___ Page excerpt

As an elder care attorney, a common question I am asked is “will the nursing home take my mother's Social Security?” When a parent or another older loved one moves to a nursing home, there tends to be a lot going on, so people are unsure of how the billing works and what happens to the nursing home resident's income. The short answer to the question is the nursing home resident always continues to receive their income, but the answer to whether they get to keep their income, or have to pay it to the nursing home, depends upon their status there.
When someone is in a nursing home, their Social Security and other income always continues to be paid to them as it has been before. For instance, if Betty, age 85, has a Social Security income of $1,200 per month and a pension of $500 per month, Social Security will continue to deposit the benefit into her checking account and she will continue to receive her monthly check for $500 from the pension administrator.
If Betty is in the nursing home for physical therapy and rehabilitation after a hospital stay, her nursing home bill will be paid for by Medicare, so in addition to continuing to receive all of her income, Betty will be able to keep her income. However, she may have some co-pays that will need to be paid out of her income or savings. Betty's agent under a power of attorney or family member that has access to her funds will receive a bill from the nursing home for any co-pays and will be responsible for paying the bill out of Betty's funds.

______
___ Entries supplied

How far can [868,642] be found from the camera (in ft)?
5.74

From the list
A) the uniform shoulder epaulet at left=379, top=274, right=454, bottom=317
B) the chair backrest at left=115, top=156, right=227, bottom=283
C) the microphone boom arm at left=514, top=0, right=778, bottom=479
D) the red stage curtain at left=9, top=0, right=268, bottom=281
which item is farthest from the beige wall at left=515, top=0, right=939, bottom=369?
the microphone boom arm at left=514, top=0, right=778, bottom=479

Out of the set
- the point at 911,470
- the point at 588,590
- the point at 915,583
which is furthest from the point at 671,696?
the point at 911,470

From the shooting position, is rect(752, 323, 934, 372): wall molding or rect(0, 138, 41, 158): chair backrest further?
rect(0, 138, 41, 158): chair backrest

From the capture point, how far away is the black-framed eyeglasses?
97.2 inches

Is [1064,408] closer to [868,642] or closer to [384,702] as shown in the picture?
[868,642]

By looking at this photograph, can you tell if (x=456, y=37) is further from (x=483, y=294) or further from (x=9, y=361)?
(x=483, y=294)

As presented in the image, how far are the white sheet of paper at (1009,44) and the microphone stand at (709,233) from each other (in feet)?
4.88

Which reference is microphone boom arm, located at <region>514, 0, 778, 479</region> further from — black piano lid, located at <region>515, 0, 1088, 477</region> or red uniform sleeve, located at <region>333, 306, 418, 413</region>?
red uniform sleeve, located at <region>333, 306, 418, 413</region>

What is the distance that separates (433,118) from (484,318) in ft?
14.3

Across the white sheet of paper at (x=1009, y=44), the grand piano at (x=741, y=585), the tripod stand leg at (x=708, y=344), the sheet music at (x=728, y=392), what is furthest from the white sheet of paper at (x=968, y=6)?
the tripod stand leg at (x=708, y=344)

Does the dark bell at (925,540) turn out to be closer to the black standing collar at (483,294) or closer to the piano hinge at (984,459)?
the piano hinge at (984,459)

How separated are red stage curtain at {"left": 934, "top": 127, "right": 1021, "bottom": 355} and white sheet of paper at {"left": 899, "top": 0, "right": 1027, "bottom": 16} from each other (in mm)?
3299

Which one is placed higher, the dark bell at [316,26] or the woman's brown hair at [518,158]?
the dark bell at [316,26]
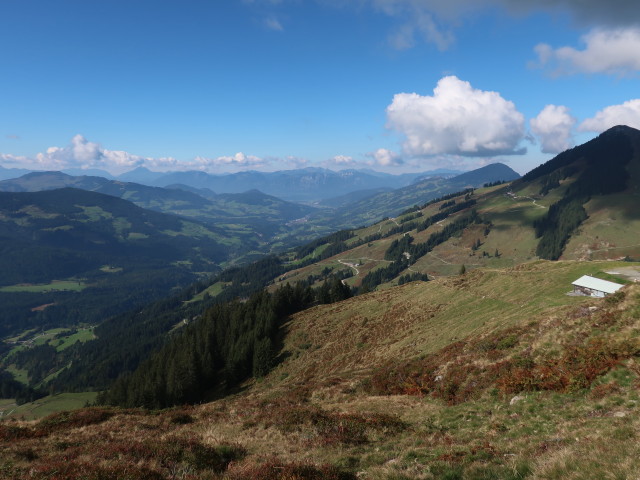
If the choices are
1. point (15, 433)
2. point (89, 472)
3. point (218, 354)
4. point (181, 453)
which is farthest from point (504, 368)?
point (218, 354)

______

About this exercise: Pick up the article on whether a nursing home takes a resident's Social Security, and keep writing from the point where it ends.

Answer to this exercise:
If Betty needs to stay in the nursing home after her Medicare benefits have ended (Medicare may pay for 0 to 100 days of rehabilitation in a nursing home per spell of illness), and if Betty is not eligible for Medicaid due to having assets in excess of $2,000, then Betty will be considered a private pay patient. In that case, she will be expected to pay for the full cost of her care in the nursing home each month. In 2012, the average monthly nursing home cost in Michigan is $7,032 per month, so assuming that is also Betty's nursing home cost, a bill will be issued by the nursing home each month for Betty's care, and her agent under the power of attorney will be responsible for paying the $7,032 bill out of Betty's income and savings each month. Nursing homes tend to bill in advance; for instance, a bill for October's care will be issued in September.
As such, while Betty will still be receiving her Social Security and other income into her bank account each month, she, or her agent/family member will be cutting a check to the nursing home to pay the bill.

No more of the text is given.